Shortly after this, we turned north on CH J toward Benton.
Hard at work harvesting the corn crop.
For me, one of many glimpses of God’s country in Wisconsin.
Benton, Lafayette County is a small community in southwest Wisconsin, very close to both Illinois and Iowa, with a population of about 1007. It was settled in 1844. This building was built in 1916.
We hen turned east on Hwy 11 and were happily surprised by the historic and well preserved town of Schullsburg. We’ll take a look down historic and recently preserved Water Street.
The main building you see is the Brewster House
The other side of the street
Water Street Pub and Eatery
Hanler’s Unique Shops
I turned north on Hwy 23 and just as we entered Avon, hooked a right on CH K. CH K turns to the south but we kept going straight on Red Rock Rd. which offered some wonderful vistas.
We escaped and evaded through some back roads and ended up on Hwy 78 going north.
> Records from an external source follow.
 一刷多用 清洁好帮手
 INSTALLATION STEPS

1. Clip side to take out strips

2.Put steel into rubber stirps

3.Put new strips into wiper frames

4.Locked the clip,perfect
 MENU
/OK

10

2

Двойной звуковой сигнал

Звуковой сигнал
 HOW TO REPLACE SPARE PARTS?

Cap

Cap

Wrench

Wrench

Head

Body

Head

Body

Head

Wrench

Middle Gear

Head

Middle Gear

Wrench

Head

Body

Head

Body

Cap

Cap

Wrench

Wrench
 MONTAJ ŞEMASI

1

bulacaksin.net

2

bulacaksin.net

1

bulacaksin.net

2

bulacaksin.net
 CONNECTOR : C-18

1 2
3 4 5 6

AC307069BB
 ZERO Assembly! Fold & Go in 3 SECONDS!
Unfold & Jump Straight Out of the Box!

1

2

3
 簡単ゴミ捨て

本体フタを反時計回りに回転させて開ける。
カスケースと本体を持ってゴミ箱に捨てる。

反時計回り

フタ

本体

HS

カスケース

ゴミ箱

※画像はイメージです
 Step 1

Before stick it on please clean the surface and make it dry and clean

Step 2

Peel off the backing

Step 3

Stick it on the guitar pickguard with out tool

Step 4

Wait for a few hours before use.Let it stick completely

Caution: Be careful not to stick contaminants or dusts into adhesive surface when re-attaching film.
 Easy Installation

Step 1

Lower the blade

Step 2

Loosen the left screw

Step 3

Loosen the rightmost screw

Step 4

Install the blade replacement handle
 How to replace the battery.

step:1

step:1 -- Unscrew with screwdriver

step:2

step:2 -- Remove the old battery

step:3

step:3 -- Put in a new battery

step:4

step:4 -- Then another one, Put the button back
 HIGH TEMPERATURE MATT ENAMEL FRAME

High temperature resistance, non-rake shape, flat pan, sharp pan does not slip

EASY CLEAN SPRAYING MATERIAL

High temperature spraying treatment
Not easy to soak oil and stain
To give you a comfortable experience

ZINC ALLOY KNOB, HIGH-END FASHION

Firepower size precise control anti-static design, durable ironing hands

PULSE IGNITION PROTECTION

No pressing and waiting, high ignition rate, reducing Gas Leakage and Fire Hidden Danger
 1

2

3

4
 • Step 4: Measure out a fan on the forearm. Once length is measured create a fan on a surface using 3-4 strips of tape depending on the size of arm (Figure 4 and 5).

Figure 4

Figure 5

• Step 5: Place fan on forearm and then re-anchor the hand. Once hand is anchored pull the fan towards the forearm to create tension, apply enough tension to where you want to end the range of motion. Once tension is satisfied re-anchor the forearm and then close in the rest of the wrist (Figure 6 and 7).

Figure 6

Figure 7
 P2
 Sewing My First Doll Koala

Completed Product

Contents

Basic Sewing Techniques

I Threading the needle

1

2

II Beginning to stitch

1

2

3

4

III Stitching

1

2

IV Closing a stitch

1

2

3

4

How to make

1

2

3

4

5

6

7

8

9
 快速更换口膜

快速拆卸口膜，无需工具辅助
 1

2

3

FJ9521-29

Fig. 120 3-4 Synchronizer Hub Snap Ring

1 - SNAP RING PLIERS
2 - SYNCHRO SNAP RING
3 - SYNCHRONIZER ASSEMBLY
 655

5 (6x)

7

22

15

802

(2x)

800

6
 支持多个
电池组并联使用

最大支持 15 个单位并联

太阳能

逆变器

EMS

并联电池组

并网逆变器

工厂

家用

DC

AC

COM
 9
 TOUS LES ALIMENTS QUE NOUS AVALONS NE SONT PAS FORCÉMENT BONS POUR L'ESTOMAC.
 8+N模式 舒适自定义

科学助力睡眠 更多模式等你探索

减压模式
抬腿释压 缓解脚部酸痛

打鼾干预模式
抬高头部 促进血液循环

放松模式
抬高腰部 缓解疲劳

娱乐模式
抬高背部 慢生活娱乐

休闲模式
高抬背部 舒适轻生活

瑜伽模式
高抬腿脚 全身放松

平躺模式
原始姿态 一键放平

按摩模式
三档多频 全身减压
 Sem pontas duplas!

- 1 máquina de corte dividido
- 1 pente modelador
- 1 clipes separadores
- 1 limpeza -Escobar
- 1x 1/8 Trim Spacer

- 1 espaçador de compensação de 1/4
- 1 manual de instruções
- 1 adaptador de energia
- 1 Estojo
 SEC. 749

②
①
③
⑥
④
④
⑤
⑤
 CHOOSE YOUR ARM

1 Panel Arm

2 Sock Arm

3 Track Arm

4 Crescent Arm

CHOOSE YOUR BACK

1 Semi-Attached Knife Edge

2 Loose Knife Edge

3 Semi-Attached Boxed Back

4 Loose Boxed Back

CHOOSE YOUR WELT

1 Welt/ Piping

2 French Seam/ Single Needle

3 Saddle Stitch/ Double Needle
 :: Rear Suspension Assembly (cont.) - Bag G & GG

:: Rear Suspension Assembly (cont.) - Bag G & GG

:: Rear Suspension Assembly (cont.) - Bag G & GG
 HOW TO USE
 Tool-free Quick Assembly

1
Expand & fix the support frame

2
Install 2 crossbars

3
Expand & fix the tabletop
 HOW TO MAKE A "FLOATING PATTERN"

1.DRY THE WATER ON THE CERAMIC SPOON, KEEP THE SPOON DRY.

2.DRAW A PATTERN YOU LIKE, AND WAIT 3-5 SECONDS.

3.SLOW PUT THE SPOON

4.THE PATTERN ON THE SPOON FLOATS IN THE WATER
There are several geographic-geologic things in Wisconsin over which I go bonkers. Contour farming is one of them. I need to study it more, but from a visual point of view, I find great beauty in the way it is done.
We approached Argyle on Hwy 78, then hooked a left on Hwy 81 and a quick right on CH N and headed northward.
We soon came upon Yellowstone Lake Park heading west on Lake Rd. off of CH N. Entering the lake park was beautiful.
During our visit, the lake was about as serene as one could hope.
We exited the park, headed back out to CH N, kept on northward and crossed into Iowa County on CH K toward Hollandale. I was completely overtaken by the beauty of the scenery off CH K. I’ll share some of it.
I’m also a nut for barns, no matter in what shape they’re in!
And I admire greatly the farmers who work countless hours at their craft.
I was supposed to be heading back to Wausau, but when I spot a neat narrow gravel road that looks interesting, well, I divert.
This one attracted me for the rock formations I saw along its side. This is somewhere near the town of Brigham.
Okay, got to head home. We came up to Hwy 151 and took it eastward toward Mount Holeb. But oops, I saw a sign pointing to Blue Mounds State Park near the town of Blue Mounds, just to the north of Hwy 151, so in there I went, and I’m glad I did. She is a pretty good sized state park, mostly covered with forest, very close to the border with Dane County, but elevated wit some great views into Dane County. Mapquest shows the town of Blue Mounds in Dane County, but the park in Iowa County.
As we walked into this section of the park, which I believe is called “Mounds View,” I could see straight ahead, in the center of this photo, a wide view of the land below in Dane County. The Mounds View is really on the edge of the county line between Iowa and Dane Counties.
A fabulous view below. Too bad Madison could not be seen from here --- would be a great artillery position! Ha! Just kiddin’ guys and ladies of the Wisconsin government. Well, not totally kidding.
As we came down from Blue Mounds, I spotted another one of my weaknesses, a super clump of Weeping Willow trees.
Okay, time started running short, and I needed to hit the road home to Wausau.
My wife, a native of Wausau who left to go to college, and now is back in Wausau, has commented to me several times that one of the things she remembers the most as a child growing up in Wisconsin is that it presented greens as beautifully as any place she has ever seen, and she has traveled around the world This photo surely bears that out.
We kept heading northward through eastern Iowa County before making the turn to get to I-39 for the fast ride home. But somewhere close to Arena, Wisconsin, I spotted this round barn. These guys are hard to find anymore. Like I said, I’m a softie for barns, especially old round ones.